● DIRECTIONS FOR THIS TASK
Edit the items from the line with "Which among [4,188]" through the last item, replacing "bottommost" with "lowest" and leaving everything else unchanged.

-------

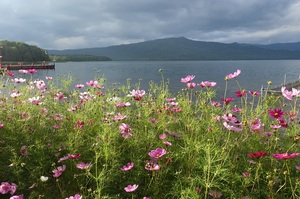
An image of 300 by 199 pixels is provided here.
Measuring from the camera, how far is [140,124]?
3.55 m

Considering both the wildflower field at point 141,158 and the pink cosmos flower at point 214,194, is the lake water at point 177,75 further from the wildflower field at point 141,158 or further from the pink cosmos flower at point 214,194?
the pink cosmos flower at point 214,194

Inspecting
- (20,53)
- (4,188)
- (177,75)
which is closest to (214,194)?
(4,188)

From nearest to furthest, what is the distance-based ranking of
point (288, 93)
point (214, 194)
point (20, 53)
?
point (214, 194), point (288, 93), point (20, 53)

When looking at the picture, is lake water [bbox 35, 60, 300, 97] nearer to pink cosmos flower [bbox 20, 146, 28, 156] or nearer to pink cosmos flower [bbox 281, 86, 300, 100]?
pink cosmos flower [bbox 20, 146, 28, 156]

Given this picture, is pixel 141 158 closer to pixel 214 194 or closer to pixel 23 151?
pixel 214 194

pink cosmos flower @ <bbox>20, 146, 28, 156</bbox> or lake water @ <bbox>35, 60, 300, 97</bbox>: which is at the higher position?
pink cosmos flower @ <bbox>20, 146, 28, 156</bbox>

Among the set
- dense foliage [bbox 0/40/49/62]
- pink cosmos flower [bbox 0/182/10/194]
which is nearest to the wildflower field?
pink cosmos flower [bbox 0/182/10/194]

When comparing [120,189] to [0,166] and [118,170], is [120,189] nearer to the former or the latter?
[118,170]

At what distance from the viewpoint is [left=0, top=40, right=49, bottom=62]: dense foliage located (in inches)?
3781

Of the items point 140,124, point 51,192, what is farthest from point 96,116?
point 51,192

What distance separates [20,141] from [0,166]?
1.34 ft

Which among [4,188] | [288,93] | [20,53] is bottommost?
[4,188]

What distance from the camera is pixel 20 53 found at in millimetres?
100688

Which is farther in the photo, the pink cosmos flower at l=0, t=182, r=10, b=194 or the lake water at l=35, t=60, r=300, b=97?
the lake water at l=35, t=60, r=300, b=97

-------

● COMPLETED EXERCISE
Which among [4,188] | [288,93] | [20,53] is lowest?
[4,188]

What distance from the camera is pixel 20 53 found at in millimetres?
100688

Which is farther in the photo, the pink cosmos flower at l=0, t=182, r=10, b=194 or the lake water at l=35, t=60, r=300, b=97?
the lake water at l=35, t=60, r=300, b=97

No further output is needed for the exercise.